§ DIRECTIVE: Leave every picture out and write out the records below exactly.

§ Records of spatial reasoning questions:
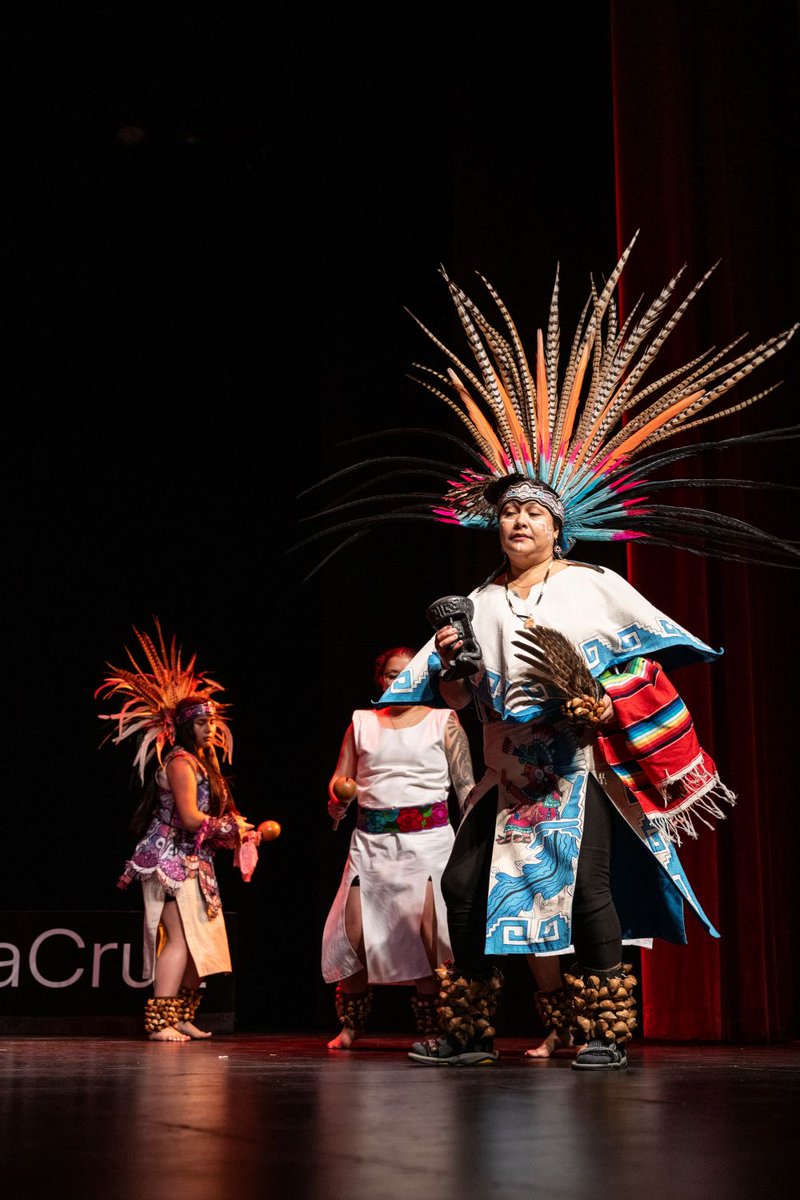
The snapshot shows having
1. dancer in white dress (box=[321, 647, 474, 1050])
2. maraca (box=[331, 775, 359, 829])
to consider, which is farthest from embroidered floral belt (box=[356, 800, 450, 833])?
maraca (box=[331, 775, 359, 829])

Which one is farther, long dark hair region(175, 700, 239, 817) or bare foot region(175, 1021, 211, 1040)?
long dark hair region(175, 700, 239, 817)

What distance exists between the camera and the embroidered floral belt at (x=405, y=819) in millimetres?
4895

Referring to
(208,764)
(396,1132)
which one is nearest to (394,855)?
(208,764)

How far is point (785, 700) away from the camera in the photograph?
544 cm

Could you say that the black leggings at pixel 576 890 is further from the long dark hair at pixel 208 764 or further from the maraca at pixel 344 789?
the long dark hair at pixel 208 764

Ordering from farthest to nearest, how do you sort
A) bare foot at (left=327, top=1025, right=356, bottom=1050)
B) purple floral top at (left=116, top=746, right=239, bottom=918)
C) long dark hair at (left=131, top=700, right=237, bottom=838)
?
long dark hair at (left=131, top=700, right=237, bottom=838)
purple floral top at (left=116, top=746, right=239, bottom=918)
bare foot at (left=327, top=1025, right=356, bottom=1050)

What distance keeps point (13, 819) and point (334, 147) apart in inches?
150

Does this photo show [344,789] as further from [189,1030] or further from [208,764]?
[189,1030]

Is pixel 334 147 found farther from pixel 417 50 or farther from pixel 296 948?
pixel 296 948

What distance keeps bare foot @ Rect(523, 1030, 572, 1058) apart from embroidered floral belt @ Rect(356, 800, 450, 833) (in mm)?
986

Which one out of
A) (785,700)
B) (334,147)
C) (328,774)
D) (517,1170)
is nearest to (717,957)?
(785,700)

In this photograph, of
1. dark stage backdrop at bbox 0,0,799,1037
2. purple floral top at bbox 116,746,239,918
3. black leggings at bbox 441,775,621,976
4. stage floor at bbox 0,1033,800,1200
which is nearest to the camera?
Result: stage floor at bbox 0,1033,800,1200

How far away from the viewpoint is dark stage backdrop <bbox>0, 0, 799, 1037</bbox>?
6230mm

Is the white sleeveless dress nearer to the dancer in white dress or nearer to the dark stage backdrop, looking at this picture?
the dancer in white dress
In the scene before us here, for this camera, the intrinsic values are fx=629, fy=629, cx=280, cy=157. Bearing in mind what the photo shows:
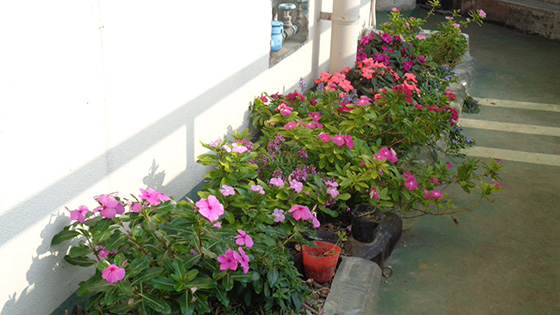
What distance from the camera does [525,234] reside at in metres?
4.79

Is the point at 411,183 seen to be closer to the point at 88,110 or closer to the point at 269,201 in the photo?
the point at 269,201

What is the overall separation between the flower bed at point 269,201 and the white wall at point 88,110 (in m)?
0.14

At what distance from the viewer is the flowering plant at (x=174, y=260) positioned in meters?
2.74

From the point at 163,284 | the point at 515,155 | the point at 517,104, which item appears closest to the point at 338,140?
the point at 163,284

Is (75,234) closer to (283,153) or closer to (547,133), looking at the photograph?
(283,153)

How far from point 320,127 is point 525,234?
1.76m

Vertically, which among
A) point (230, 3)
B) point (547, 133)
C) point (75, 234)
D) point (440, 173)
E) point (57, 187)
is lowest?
point (547, 133)

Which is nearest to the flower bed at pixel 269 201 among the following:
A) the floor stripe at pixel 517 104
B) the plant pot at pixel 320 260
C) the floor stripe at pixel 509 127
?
the plant pot at pixel 320 260

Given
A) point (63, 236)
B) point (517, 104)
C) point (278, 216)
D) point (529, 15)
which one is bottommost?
point (517, 104)

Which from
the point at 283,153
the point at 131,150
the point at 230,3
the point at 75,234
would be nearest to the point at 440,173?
the point at 283,153

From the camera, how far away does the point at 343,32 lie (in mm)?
6305

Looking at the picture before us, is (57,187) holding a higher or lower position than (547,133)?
higher

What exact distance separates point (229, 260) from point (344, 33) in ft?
13.1

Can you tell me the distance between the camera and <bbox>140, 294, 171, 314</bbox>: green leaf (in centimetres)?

§ RESULT FOR THIS EXERCISE:
The snapshot shows having
1. dancer in white dress (box=[321, 647, 474, 1050])
2. maraca (box=[331, 775, 359, 829])
to consider, which is farthest from embroidered floral belt (box=[356, 800, 450, 833])?
maraca (box=[331, 775, 359, 829])

Which one is farther, long dark hair region(175, 700, 239, 817) or bare foot region(175, 1021, 211, 1040)?
long dark hair region(175, 700, 239, 817)

What distance exists between the camera and the embroidered floral belt at (x=405, y=819) in millimetres?
4895

Referring to
(208,764)
(396,1132)
which one is nearest to (394,855)?
(208,764)

How far is point (785, 700) away from the camera in the photograph?
544 cm

Could you say that the black leggings at pixel 576 890 is further from the long dark hair at pixel 208 764 or further from the maraca at pixel 344 789?
the long dark hair at pixel 208 764

Ordering from farthest to nearest, how do you sort
A) bare foot at (left=327, top=1025, right=356, bottom=1050)
B) purple floral top at (left=116, top=746, right=239, bottom=918)
C) long dark hair at (left=131, top=700, right=237, bottom=838)
?
long dark hair at (left=131, top=700, right=237, bottom=838)
purple floral top at (left=116, top=746, right=239, bottom=918)
bare foot at (left=327, top=1025, right=356, bottom=1050)

What distance keeps point (13, 819) and point (334, 147) apart in inches?
150

Does this photo show [344,789] as further from [189,1030] or further from [208,764]?
[189,1030]

Is pixel 334 147 found farther from pixel 417 50 or farther from pixel 296 948?
pixel 296 948

What distance keeps bare foot @ Rect(523, 1030, 572, 1058) apart from embroidered floral belt @ Rect(356, 800, 450, 833) (in mm)?
986

Which one out of
A) (785,700)
B) (334,147)
C) (328,774)
D) (517,1170)
is nearest to (717,957)?
(785,700)

In this photograph, of
1. dark stage backdrop at bbox 0,0,799,1037
2. purple floral top at bbox 116,746,239,918
3. black leggings at bbox 441,775,621,976
4. stage floor at bbox 0,1033,800,1200
which is nearest to the camera?
Result: stage floor at bbox 0,1033,800,1200

How far away from the viewpoint is dark stage backdrop <bbox>0, 0, 799, 1037</bbox>?
6230mm

Is the white sleeveless dress nearer to the dancer in white dress or nearer to the dark stage backdrop, looking at this picture?
the dancer in white dress
In the scene before us here, for this camera, the intrinsic values are fx=629, fy=629, cx=280, cy=157. Bearing in mind what the photo shows:
What distance from the camera does [525,234] reside at in metres?
4.79

Is the point at 411,183 seen to be closer to the point at 88,110 or closer to the point at 269,201 in the photo?
the point at 269,201

What is the overall separation between the flower bed at point 269,201 and the white wall at point 88,110 (in m)?
0.14

At what distance from the viewer is the flowering plant at (x=174, y=260) positioned in meters?
2.74

From the point at 163,284 | the point at 515,155 | the point at 517,104, which item appears closest to the point at 338,140?
the point at 163,284

Is (75,234) closer to (283,153) or closer to (547,133), looking at the photograph?
(283,153)

How far from point 320,127 is point 525,234?
1.76m

Vertically, which among
A) point (230, 3)
B) point (547, 133)
C) point (75, 234)
D) point (440, 173)
E) point (57, 187)
is lowest?
point (547, 133)

Which is nearest to the flower bed at pixel 269 201 among the following:
A) the floor stripe at pixel 517 104
B) the plant pot at pixel 320 260
C) the floor stripe at pixel 509 127
?
the plant pot at pixel 320 260

Given
A) point (63, 236)
B) point (517, 104)
C) point (278, 216)
D) point (529, 15)
which one is bottommost?
point (517, 104)

Which from
the point at 283,153
the point at 131,150
the point at 230,3
the point at 75,234
would be nearest to the point at 440,173?
the point at 283,153

From the camera, how far away does the point at 343,32 lie (in mm)?
6305

Looking at the picture before us, is (57,187) holding a higher or lower position than (547,133)?
higher

What exact distance separates point (229, 260) from point (344, 33) in ft?
13.1

Can you tell me the distance between the camera and <bbox>140, 294, 171, 314</bbox>: green leaf (in centimetres)?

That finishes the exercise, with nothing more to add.